For investors, an executive order from Biden would also help quell fears that U.S. companies, especially in the energy sector, will become increasingly poor investments as oil prices continue to fall and the rest of the world moves more quickly toward a low-carbon economy, said Danielle Fugere, president of the investor advocacy group As You Sow.

“These are global companies that sell to a global market,” Fugere said. “If the rest of the world isn’t buying what you’re selling, you become increasingly uncompetitive.”

Even without federal guidance, several major U.S. companies and banks, including JPMorgan, Wells Fargo and Citigroup, have already pledged to disclose how their finances are affecting climate change. Roughly 15 percent of Fortune 500 companies have joined the Task Force on Climate-Related Financial Disclosures, the climate disclosure initiative that BlackRock helped launch in 2015, said Steven Rothstein, managing director of the Ceres Accelerator for Sustainable Capital Markets, a nonprofit focused on sustainability issues.

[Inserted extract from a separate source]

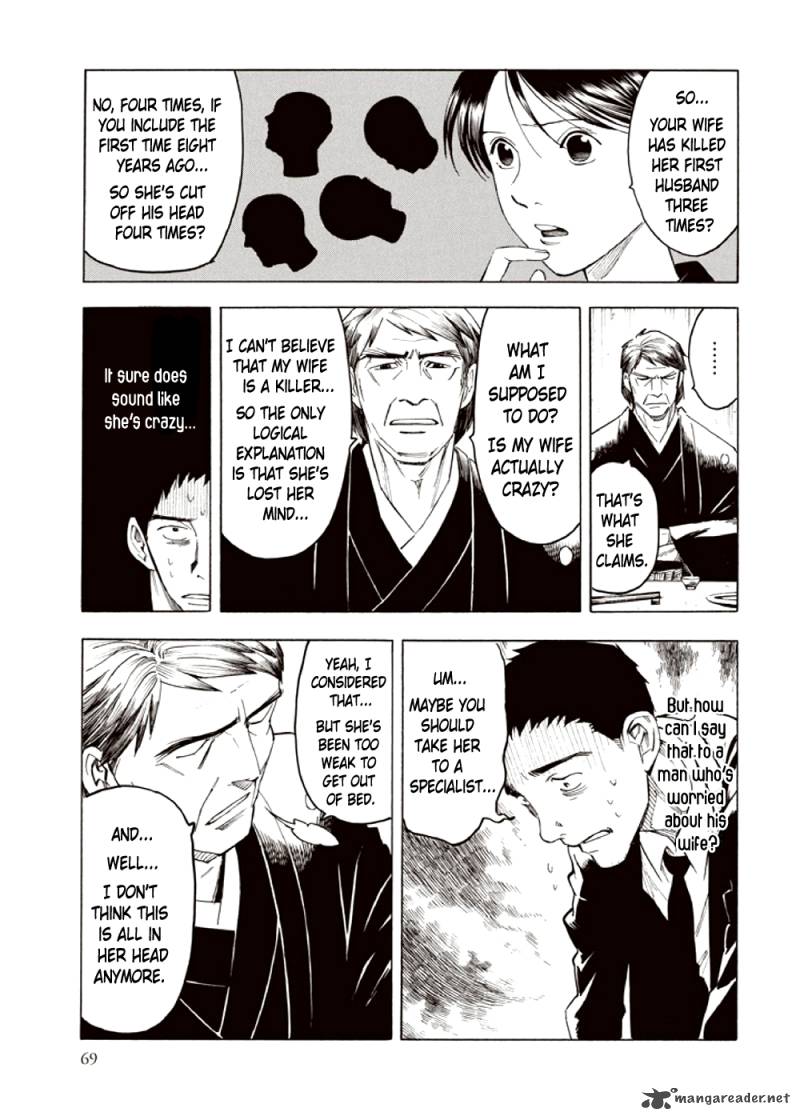 kyoukotsu_no_yume_3_71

Many climate activists see those pledges as not going far enough, especially since most of the banks are still pumping hundreds of billions of dollars into fossil fuel development. Between 2016 and 2019, JPMorgan alone provided $269 billion to oil and gas projects, according to the environmental nonprofit Rainforest Action Network.

But banks and other companies are making the pledges, in part, because there’s been a lack of federal regulation, said Michael Vandenbergh, a law professor and the director of Vanderbilt Law School’s Climate Change Research Network. It’s important to encourage continued climate action from the private sector, which often implements decisions more quickly than governments do because companies are less hindered by political hurdles, he said.

Ceres’ Rothstein agrees. And if the Biden administration can move any kind of federal regulation forward, it would help speed up the clean energy transition and get everyone on the same page, he said.

“If we don’t make systemic changes, the stability of our financial institutions—there’s significant question there,” Rothstein said. “That’s why it’s important for the financial regulators to do their job.”